1. Provision of the Service
1.1. Person information is collected and used for the provision of the Service.
2. Membership management
2.1. Verification of identity for the use of membership services, the purpose of identification of membership, confirmation of intent to subscribe, limitation on subscription and the number of subscriptions, securing smooth communication channels, responses to customer inquiries, the introduction of new information and delivery of the notice, prevention of misuse of a bad member and unauthorized use, preservation of records for identification and dispute resolution, handling of civil complaints, etc.
3. Provision of the Service functions
3.1. In addition to the provision of existing services such as content, personal information is used to discover new service factors such as demographic analysis, analysis of service visits and usage records, provision of customized services based on personal information and interest, and improve the existing services.

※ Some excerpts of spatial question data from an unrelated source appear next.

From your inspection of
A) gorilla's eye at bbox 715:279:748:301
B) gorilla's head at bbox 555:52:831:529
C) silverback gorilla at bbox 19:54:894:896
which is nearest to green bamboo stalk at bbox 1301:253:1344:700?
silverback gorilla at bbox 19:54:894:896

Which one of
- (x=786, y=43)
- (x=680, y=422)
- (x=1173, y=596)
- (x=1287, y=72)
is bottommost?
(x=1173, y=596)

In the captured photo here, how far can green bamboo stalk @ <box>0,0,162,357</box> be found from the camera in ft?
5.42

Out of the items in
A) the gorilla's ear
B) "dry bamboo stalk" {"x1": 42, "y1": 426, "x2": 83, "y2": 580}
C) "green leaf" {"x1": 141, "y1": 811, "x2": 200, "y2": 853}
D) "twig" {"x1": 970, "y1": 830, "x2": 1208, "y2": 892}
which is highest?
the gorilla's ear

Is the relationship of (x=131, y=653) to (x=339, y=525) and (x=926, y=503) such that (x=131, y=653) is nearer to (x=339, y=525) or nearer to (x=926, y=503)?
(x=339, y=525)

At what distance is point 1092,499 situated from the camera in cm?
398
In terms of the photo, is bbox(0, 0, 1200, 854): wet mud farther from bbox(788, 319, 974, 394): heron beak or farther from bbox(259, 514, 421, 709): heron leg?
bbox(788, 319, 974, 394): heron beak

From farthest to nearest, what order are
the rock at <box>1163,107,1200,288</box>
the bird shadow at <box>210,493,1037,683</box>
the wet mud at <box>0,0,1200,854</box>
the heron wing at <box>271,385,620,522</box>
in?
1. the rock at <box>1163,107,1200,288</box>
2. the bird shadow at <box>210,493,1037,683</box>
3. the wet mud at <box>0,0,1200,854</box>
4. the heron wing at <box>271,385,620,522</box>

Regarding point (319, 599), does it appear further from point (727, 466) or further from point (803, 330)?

4. Service improvement and new service development
4.1. Personal information is used to identify new service factors such as demographic analysis, analysis of service visits and usage records, provision of customized services based on interests, and formation of relationships between members based on personal information and interest, and improve the existing services.
5. Performance of the Agreement on Provision of Services and if necessary, settlement of fees for the provision of paid services
5.1. Personal information is used for delivery of notices such as amendments to the Terms and Conditions, purchase and payment of fees for the provision of paid services, delivery of products and services, etc.
6. Provision of marketing and advertising information
6.1. Personal information is used to for guide on the release of new functions, guide on how to use and the benefits of use, posting on opportunities to participate in various events and advertising information, execution of and compliance with laws and regulations such as the external provision of statistical data on the details of advertising responses, the performance of obligations prescribed in laws and regulations, and prevention of any erroneous use that may cause harm to users in violation of laws and regulations or the Terms of Use.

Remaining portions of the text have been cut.